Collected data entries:
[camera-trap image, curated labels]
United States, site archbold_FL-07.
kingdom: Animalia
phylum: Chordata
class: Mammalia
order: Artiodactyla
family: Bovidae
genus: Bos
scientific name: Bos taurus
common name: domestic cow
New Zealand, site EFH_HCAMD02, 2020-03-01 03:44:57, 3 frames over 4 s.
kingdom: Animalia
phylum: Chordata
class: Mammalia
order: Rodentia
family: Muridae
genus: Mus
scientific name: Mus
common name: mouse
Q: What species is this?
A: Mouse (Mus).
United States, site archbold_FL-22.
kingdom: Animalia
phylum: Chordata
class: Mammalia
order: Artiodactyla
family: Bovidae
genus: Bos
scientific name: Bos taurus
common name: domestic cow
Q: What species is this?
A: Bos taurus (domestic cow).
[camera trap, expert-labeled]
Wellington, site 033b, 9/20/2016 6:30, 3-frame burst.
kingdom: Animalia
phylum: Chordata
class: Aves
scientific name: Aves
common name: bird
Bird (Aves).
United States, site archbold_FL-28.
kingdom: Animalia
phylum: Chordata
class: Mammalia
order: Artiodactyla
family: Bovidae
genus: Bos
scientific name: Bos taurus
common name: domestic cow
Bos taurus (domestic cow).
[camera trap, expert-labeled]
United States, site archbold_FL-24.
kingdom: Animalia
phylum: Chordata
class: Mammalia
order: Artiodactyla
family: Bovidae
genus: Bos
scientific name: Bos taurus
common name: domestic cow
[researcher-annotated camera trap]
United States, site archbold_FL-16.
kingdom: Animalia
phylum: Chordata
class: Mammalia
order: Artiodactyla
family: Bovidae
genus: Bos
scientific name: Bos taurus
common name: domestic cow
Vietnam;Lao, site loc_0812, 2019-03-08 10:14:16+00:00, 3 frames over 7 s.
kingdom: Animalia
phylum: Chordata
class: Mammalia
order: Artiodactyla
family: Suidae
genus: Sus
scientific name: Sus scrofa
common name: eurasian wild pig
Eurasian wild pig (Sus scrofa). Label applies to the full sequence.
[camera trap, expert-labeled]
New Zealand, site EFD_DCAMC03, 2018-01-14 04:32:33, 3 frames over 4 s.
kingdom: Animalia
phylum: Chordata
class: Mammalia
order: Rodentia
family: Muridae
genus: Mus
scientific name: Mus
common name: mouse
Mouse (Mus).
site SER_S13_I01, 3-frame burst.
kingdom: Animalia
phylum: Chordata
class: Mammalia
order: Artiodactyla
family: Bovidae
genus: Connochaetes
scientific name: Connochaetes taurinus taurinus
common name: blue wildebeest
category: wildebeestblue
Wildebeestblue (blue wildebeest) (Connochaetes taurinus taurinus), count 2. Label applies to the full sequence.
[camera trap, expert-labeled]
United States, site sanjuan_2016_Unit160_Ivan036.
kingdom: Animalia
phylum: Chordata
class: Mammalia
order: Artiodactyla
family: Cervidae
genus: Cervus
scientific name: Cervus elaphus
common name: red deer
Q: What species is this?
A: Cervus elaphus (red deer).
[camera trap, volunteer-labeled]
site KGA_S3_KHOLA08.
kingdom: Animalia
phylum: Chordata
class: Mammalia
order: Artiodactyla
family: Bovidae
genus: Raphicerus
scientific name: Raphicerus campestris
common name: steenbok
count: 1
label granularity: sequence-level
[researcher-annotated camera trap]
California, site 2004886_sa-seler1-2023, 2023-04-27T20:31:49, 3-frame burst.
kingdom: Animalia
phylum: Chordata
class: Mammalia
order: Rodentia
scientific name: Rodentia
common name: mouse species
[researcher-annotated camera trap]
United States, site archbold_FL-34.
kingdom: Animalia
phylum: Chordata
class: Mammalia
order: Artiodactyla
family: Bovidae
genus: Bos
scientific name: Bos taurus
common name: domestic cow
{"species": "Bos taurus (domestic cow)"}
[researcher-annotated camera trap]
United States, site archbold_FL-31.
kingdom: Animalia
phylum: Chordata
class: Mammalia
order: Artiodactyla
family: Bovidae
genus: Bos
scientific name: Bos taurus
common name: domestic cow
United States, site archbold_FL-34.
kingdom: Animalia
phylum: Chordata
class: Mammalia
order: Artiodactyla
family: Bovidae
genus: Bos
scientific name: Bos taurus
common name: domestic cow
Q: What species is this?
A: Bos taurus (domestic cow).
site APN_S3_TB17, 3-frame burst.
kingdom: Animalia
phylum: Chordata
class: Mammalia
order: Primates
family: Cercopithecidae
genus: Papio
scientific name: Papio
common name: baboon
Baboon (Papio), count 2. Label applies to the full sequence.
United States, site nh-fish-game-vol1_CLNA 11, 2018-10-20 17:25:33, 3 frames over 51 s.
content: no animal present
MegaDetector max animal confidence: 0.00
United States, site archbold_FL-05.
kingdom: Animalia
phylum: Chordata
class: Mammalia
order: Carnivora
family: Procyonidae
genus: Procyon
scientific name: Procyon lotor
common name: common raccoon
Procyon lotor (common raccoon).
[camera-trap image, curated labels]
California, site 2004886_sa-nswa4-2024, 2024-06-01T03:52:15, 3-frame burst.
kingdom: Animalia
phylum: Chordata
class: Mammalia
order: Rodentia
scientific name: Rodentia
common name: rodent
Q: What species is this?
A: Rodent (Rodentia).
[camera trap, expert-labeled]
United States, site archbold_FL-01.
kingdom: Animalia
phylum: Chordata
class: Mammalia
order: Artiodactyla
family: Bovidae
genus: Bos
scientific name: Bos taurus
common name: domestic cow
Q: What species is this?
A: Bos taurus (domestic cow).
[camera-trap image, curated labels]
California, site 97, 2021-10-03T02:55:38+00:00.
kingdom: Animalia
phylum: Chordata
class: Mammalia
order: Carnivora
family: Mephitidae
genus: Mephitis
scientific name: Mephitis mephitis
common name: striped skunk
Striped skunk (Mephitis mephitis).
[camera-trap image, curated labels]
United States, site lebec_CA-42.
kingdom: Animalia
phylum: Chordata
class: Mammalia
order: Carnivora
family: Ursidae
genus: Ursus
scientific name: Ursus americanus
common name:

◆ Directions for this task
Go line by line through the data above and report each one that holds the string "California".

◆ The answer
California, site 2004886_sa-seler1-2023, 2023-04-27T20:31:49, 3-frame burst.
California, site 2004886_sa-nswa4-2024, 2024-06-01T03:52:15, 3-frame burst.
California, site 97, 2021-10-03T02:55:38+00:00.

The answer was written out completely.